When they had first rolled up to the city it was past midnight. Everything was closed and they had set up their tent in a homeless camp outside the limits. It's not like they were the only ones. Refugees had been streaming in recent years, fleeing the Tyrant, a cynical man that had taken their religion and twisted it into something it was never meant to be. His storm troopers enforced a blind allegiance, and his network of informants had cast a pall of suspicion over everything, every neighborhood conversation, every holy gathering.
They had met Daoud and his wife that first night. Fellow refugees lost in a foreign land. He brought bread and shared it, even though his own were hungry, even though there was nothing left to offer in return. Whatever they had when they left home was long gone.
At daybreak they had gone together to look for work. Daoud knew men who would hire day laborers. They paid half what local workers got, but they didn't require papers or licenses, and they didn't ask questions. Which was good because they couldn't speak the language anyway. The hardest thing was leaving the women and children in camp all day to fend for themselves.
It was there he learned to dig ditches, to build fences, to lay bricks, to cut beams. The kind of work the undocumented always do.

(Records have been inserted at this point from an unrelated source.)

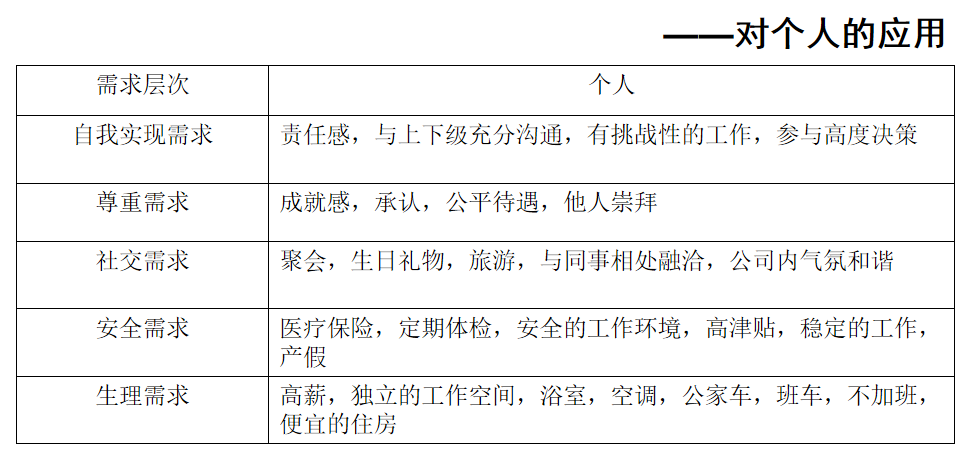 ——对个人的应用

| 需求层次 | 个人 |
|---|---|
| 自我实现需求 | 责任感，与上下级充分沟通，有挑战性的工作，参与高度决策 |
| 尊重需求 | 成就感，承认，公平待遇，他人崇拜 |
| 社交需求 | 聚会，生日礼物，旅游，与同事相处融洽，公司内气氛和谐 |
| 安全需求 | 医疗保险，定期体检，安全的工作环境，高津贴，稳定的工作，产假 |
| 生理需求 | 高薪，独立的工作空间，浴室，空调，公家车，班车，不加班，便宜的住房 |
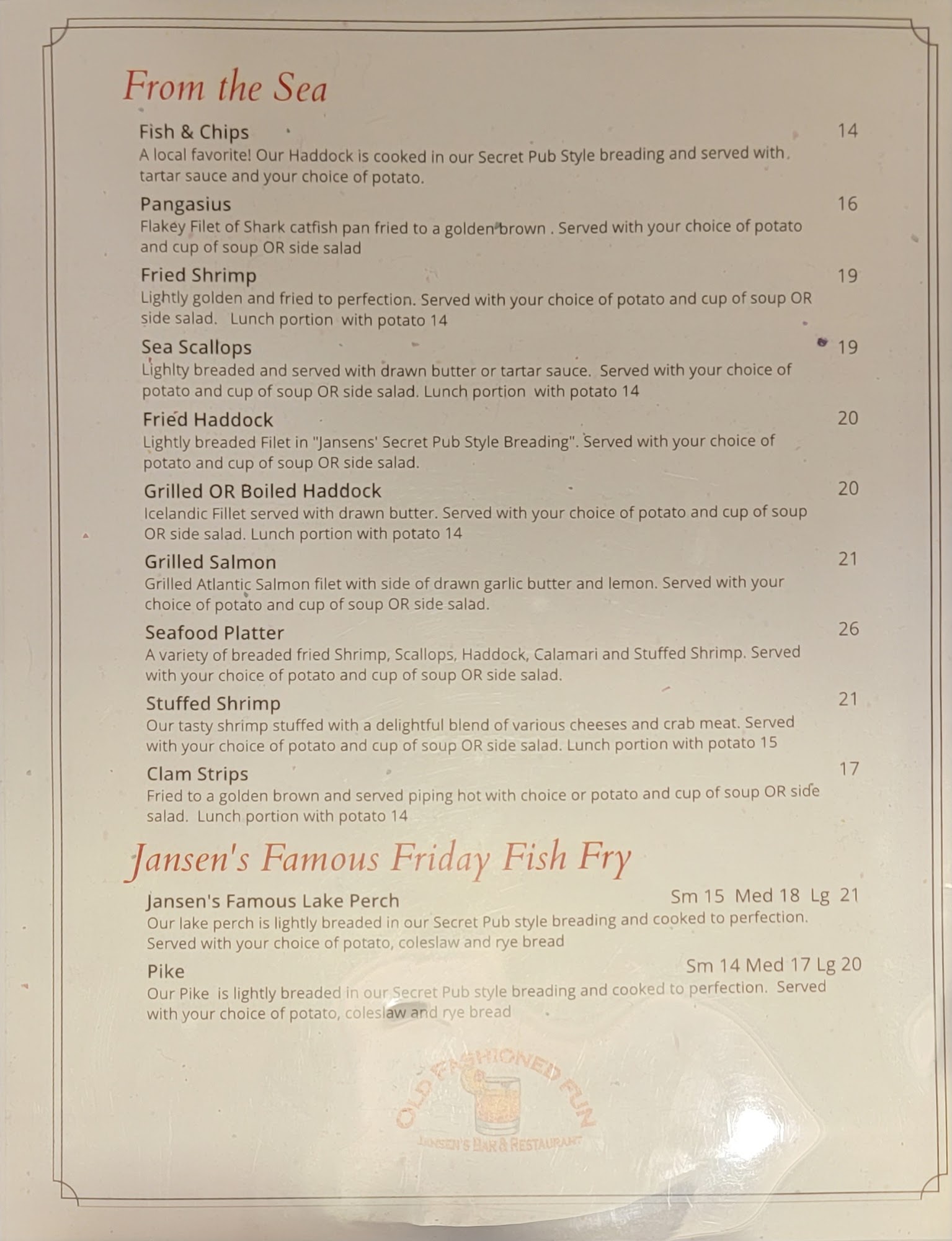 From the Sea

Fish & Chips
14
A local favorite! Our Haddock is cooked in our Secret Pub Style breading and served with tartar sauce and your choice of potato.

Pangasius
16
Flakey Filet of Shark catfish pan fried to a golden brown . Served with your choice of potato and cup of soup OR side salad

Fried Shrimp
19
Lightly golden and fried to perfection. Served with your choice of potato and cup of soup OR side salad. Lunch portion with potato 14

Sea Scallops
19
Lighlty breaded and served with drawn butter or tartar sauce. Served with your choice of potato and cup of soup OR side salad. Lunch portion with potato 14

Fried Haddock
20
Lightly breaded Filet in "Jansens' Secret Pub Style Breading". Served with your choice of potato and cup of soup OR side salad.

Grilled OR Boiled Haddock
20
Icelandic Fillet served with drawn butter. Served with your choice of potato and cup of soup OR side salad. Lunch portion with potato 14

Grilled Salmon
21
Grilled Atlantic Salmon filet with side of drawn garlic butter and lemon. Served with your choice of potato and cup of soup OR side salad.

Seafood Platter
26
A variety of breaded fried Shrimp, Scallops, Haddock, Calamari and Stuffed Shrimp. Served with your choice of potato and cup of soup OR side salad.

Stuffed Shrimp
21
Our tasty shrimp stuffed with a delightful blend of various cheeses and crab meat. Served with your choice of potato and cup of soup OR side salad. Lunch portion with potato 15

Clam Strips
17
Fried to a golden brown and served piping hot with choice or potato and cup of soup OR side salad. Lunch portion with potato 14

Jansen's Famous Friday Fish Fry

Jansen's Famous Lake Perch
Sm 15 Med 18 Lg 21
Our lake perch is lightly breaded in our Secret Pub style breading and cooked to perfection. Served with your choice of potato, coleslaw and rye bread

Pike
Sm 14 Med 17 Lg 20
Our Pike is lightly breaded in our Secret Pub style breading and cooked to perfection. Served with your choice of potato, coleslaw and rye bread

OLD FASHIONED FUN
JANSEN'S BAR & RESTAURANT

It turns out he was good with an adze and chisel, and came into a little demand. They traded their tent for a shanty with real walls, offering at least the illusion of security, of privacy.

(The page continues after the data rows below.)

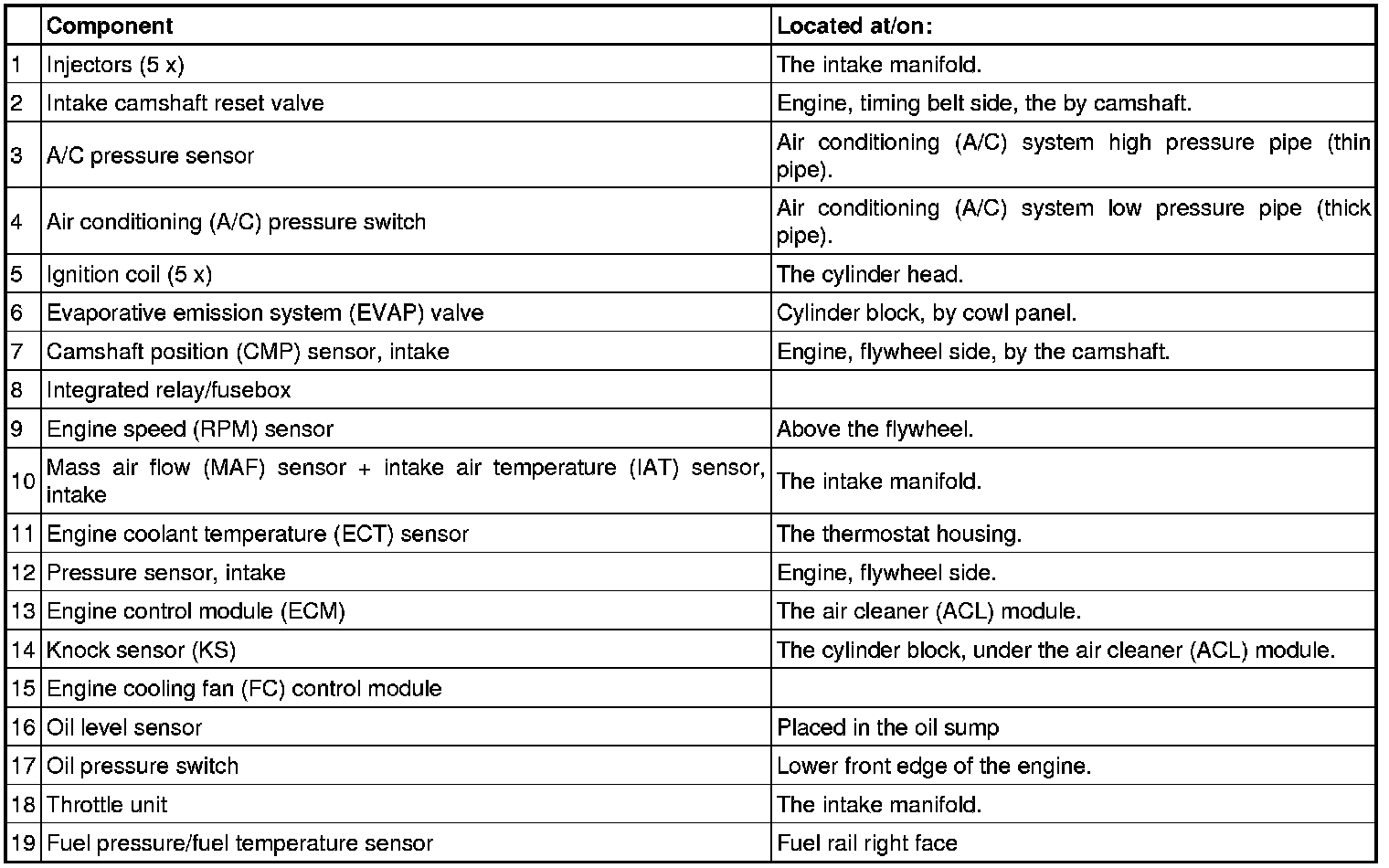 | | Component | Located at/on: |
|---|---|---|
| 1 | Injectors (5 x) | The intake manifold. |
| 2 | Intake camshaft reset valve | Engine, timing belt side, the by camshaft. |
| 3 | A/C pressure sensor | Air conditioning (A/C) system high pressure pipe (thin pipe). |
| 4 | Air conditioning (A/C) pressure switch | Air conditioning (A/C) system low pressure pipe (thick pipe). |
| 5 | Ignition coil (5 x) | The cylinder head. |
| 6 | Evaporative emission system (EVAP) valve | Cylinder block, by cowl panel. |
| 7 | Camshaft position (CMP) sensor, intake | Engine, flywheel side, by the camshaft. |
| 8 | Integrated relay/fusebox | |
| 9 | Engine speed (RPM) sensor | Above the flywheel. |
| 10 | Mass air flow (MAF) sensor + intake air temperature (IAT) sensor, intake | The intake manifold. |
| 11 | Engine coolant temperature (ECT) sensor | The thermostat housing. |
| 12 | Pressure sensor, intake | Engine, flywheel side. |
| 13 | Engine control module (ECM) | The air cleaner (ACL) module. |
| 14 | Knock sensor (KS) | The cylinder block, under the air cleaner (ACL) module. |
| 15 | Engine cooling fan (FC) control module | |
| 16 | Oil level sensor | Placed in the oil sump |
| 17 | Oil pressure switch | Lower front edge of the engine. |
| 18 | Throttle unit | The intake manifold. |
| 19 | Fuel pressure/fuel temperature sensor | Fuel rail right face |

When they didn't know the language, the women had gone together to the market. Together they negotiated by signs to buy a few overpriced vegetables. Together they endured the stares at their head coverings, their dress too warm for the climate, the color of their skin. Together they weathered the haughty looks of immodest women and the leers of the men. Together they hurried back to see to the children, left in the care of friends, strangers really.
Then came the day they had dreaded. Daoud had been squirreling away a little money.

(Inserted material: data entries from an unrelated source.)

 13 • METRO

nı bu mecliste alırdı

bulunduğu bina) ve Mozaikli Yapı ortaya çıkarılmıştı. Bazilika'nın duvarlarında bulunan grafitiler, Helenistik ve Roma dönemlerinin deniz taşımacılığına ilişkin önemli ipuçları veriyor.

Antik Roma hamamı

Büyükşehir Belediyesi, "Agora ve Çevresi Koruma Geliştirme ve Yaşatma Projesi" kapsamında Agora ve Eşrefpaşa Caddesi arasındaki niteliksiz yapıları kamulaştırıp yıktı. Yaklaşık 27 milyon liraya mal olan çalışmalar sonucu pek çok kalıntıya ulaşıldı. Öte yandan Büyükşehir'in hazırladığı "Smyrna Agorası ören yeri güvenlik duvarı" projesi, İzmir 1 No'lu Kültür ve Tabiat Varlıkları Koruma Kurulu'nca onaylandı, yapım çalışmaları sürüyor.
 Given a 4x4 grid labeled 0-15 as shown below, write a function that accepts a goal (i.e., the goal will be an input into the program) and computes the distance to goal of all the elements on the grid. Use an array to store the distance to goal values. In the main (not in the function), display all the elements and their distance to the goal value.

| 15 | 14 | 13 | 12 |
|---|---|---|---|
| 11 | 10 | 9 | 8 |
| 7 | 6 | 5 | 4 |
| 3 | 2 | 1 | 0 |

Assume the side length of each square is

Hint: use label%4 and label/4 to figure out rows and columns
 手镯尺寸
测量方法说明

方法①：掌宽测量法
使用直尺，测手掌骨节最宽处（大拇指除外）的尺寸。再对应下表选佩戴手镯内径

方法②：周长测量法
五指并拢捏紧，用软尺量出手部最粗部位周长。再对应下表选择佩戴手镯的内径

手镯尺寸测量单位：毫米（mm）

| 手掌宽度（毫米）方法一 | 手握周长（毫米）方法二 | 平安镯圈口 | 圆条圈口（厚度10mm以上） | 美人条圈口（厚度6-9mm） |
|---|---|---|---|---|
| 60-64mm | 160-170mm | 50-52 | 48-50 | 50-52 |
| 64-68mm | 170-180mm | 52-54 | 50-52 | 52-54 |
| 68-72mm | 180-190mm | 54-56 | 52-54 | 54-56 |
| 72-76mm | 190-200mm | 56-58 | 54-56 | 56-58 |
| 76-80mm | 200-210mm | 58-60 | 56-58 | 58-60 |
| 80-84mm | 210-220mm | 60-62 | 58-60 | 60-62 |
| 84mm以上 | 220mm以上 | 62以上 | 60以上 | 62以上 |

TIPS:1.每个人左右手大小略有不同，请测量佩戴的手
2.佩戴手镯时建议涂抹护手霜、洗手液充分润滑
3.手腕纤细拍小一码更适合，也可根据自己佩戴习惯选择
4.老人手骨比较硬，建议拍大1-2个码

"It is enough, finally enough," Daoud began.
"To go home? We will miss you like crazy. Do you think it's safe?"
"What does safe mean, anyway? Why don't you come, too? You could sell that house."
"No, not yet. In some ways it's safer to stay where you know everyone around you is an enemy. Still, I miss them."
"Family?" Daoud asked.
"There has been no word since we left. No one there knows where we are. They must think us dead."
"The world is crazy and everyone knows that. They haven't given you up. Where do they live? I'll try to get word to them."
"Nazareth. My people are in Nazareth."